Sight has its advantages, but blindness is not solely a limitation. Blindness allows evolution to explore designs we might never consider because we have our own prejudices about what is possible, about what works, about what is desirable. Each methodology has its strengths and weaknesses, but there is no need to restrain oneself from taking what works from each methodology and applying it to one’s own ends.

Intelligent design has been the diligent workhorse of human progress. It has shaped politics, math, literature, science, and more. There is good reason for us to cherish it, to uphold it as perhaps uniquely human. Computers open the door for us to use evolution as a new workhorse, to have it take on some of our burdens. Evolution does not shrink from complexity as we might because it never tries to understand anything; it merely trudges on mindlessly churning out further refined designs. And the natural world is a testament to what evolutionary design can do. Our human works show us what intelligent design can do. It remains to be seen what we might achieve by synthesizing both evolutionary design and intelligent design.

[1]    Sandi Beck. “About ST5.” Space Technology 5. NASA, March 2006. Available
[2]    Charles Darwin. The Origin Of Species. Signet Classics, September 2003.

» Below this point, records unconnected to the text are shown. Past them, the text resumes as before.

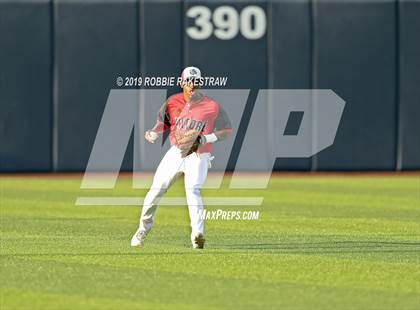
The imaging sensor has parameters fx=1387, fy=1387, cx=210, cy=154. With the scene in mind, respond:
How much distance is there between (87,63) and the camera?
2955 centimetres

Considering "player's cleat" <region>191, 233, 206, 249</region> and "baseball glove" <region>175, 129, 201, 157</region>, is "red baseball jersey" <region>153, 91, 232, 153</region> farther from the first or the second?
"player's cleat" <region>191, 233, 206, 249</region>

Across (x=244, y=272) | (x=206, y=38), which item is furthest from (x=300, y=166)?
(x=244, y=272)

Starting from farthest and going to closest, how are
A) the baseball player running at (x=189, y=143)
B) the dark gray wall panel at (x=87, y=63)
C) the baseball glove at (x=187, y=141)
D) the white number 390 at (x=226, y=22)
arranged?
1. the white number 390 at (x=226, y=22)
2. the dark gray wall panel at (x=87, y=63)
3. the baseball glove at (x=187, y=141)
4. the baseball player running at (x=189, y=143)

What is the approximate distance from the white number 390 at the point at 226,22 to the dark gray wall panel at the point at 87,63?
129 centimetres

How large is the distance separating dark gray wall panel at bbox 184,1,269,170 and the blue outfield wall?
0.07ft

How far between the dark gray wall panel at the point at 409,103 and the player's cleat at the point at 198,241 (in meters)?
15.7

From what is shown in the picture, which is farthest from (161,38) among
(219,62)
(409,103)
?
(409,103)

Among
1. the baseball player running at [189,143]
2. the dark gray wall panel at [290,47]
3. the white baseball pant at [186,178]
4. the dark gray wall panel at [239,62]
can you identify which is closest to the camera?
the white baseball pant at [186,178]

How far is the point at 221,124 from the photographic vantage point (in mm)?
15570

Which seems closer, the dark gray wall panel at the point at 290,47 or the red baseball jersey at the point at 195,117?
the red baseball jersey at the point at 195,117

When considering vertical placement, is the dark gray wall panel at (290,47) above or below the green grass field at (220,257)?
above

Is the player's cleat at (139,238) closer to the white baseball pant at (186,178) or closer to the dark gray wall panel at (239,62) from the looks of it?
the white baseball pant at (186,178)

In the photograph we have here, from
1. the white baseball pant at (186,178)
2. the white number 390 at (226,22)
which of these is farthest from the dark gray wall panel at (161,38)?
the white baseball pant at (186,178)

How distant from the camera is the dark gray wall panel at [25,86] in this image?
29094mm
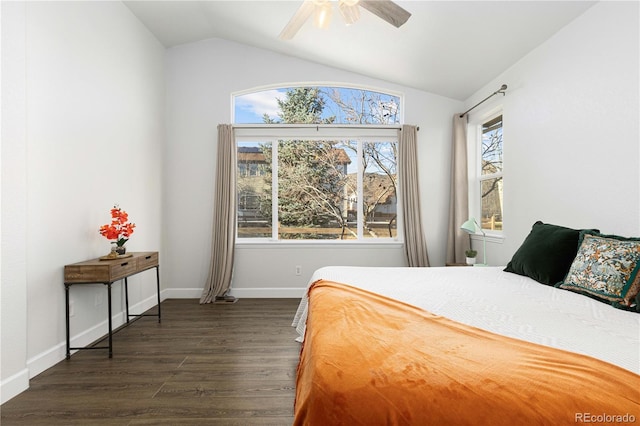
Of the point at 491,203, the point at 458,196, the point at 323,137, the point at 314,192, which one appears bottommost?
the point at 491,203

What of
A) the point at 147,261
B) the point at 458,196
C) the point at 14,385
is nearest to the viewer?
the point at 14,385

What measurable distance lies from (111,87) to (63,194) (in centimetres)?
125

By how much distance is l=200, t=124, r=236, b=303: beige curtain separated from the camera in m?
4.13

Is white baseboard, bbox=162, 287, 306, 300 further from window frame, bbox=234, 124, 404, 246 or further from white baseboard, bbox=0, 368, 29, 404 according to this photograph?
white baseboard, bbox=0, 368, 29, 404

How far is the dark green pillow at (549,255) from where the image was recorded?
2059 mm

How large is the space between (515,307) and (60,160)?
125 inches

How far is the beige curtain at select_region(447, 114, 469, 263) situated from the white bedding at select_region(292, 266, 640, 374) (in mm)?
1626

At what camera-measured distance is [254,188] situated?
4461 millimetres

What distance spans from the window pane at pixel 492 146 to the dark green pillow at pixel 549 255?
5.21ft

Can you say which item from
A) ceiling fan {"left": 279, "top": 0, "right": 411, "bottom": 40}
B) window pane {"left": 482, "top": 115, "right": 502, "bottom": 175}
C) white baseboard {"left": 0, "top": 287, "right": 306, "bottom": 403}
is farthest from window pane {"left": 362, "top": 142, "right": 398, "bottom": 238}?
ceiling fan {"left": 279, "top": 0, "right": 411, "bottom": 40}

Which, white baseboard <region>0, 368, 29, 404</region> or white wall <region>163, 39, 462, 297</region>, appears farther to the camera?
white wall <region>163, 39, 462, 297</region>

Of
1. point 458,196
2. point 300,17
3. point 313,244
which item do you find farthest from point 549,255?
point 313,244
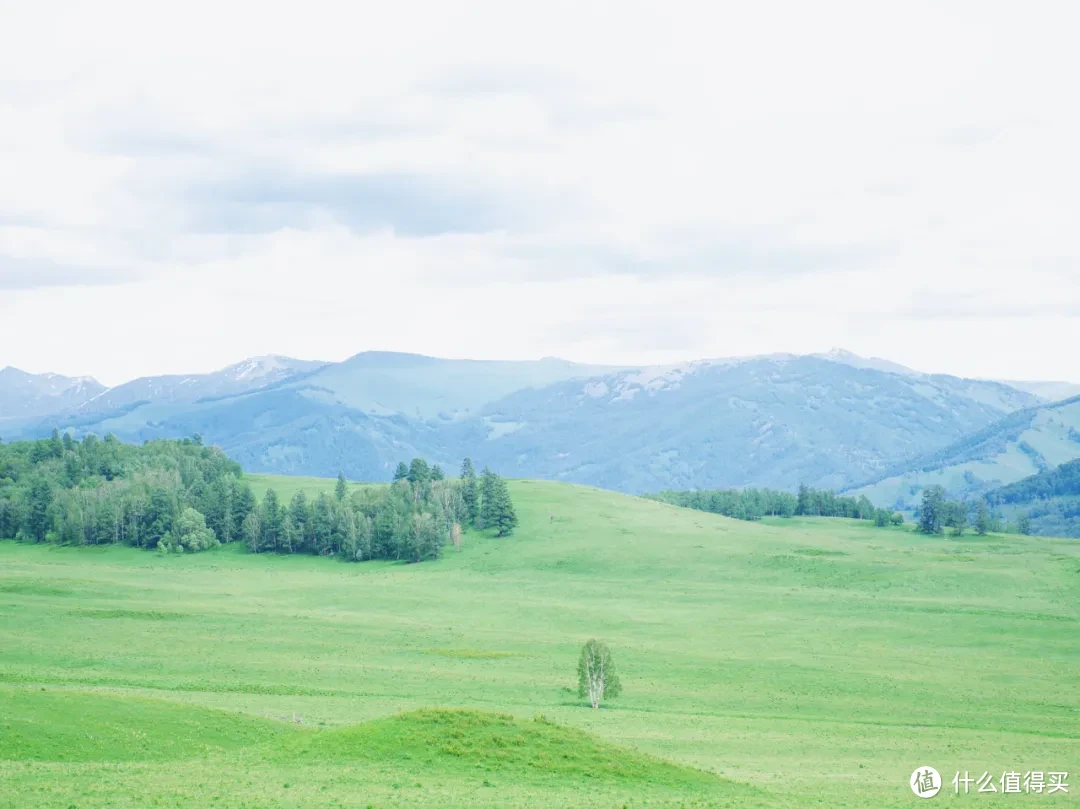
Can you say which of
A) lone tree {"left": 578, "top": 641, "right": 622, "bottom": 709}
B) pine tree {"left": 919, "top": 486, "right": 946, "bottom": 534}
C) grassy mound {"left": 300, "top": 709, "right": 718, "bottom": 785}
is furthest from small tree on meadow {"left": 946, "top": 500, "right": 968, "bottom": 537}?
grassy mound {"left": 300, "top": 709, "right": 718, "bottom": 785}

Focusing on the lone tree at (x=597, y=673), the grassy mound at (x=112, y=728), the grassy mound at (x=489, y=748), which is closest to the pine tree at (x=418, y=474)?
the lone tree at (x=597, y=673)

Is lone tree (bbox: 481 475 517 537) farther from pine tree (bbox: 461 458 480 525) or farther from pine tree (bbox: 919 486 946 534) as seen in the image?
pine tree (bbox: 919 486 946 534)

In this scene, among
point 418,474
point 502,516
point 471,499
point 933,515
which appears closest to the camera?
point 502,516

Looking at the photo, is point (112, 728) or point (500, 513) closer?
point (112, 728)

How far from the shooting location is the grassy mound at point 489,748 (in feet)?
130

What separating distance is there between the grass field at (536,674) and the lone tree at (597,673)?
4.66 ft

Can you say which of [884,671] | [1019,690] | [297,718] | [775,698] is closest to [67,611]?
[297,718]

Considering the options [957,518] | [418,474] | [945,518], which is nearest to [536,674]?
[418,474]

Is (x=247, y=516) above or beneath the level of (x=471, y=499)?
beneath

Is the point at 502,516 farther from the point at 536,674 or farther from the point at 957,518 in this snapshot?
the point at 957,518

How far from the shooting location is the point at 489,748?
4069 cm

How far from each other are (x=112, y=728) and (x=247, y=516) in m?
111

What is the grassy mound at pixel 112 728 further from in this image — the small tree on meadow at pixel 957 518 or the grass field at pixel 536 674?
the small tree on meadow at pixel 957 518

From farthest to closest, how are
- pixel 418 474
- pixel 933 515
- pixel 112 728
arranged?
1. pixel 933 515
2. pixel 418 474
3. pixel 112 728
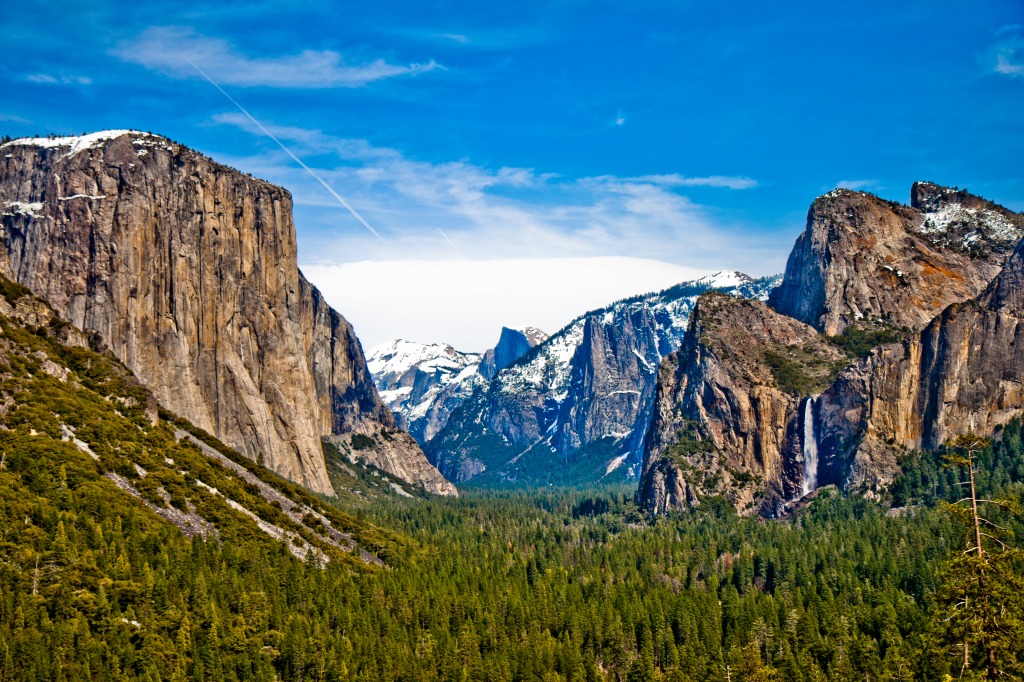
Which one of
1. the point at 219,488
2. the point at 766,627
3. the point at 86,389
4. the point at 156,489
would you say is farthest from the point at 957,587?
the point at 86,389

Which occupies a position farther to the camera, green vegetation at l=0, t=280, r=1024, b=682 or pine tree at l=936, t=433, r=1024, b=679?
green vegetation at l=0, t=280, r=1024, b=682

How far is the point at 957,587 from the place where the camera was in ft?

[3]    Richard Dawkins. The Blind Watchmaker: Why the evidence of evolution reveals a universe without design. Norton, New York, 1996.
[4]    Jason Lohn, Gregory S. Hornby, and Derek Linden. An evolved antenna for deployment on NASA’s space technology 5 mission. In Genetic Programming Theory and Practice II. U.-M. O’Reilly, R. L. Riolo, T. Yu, and B. Worzel, Eds. Kluwer, 2004.
[5]    Karl Sims. Evolved Virtual Creatures Movie, 1994. Available
[6]    Karl Sims. Evolving Virtual Creatures. In Proc. SIGGRAPH 94, pp. 15–22, 1994.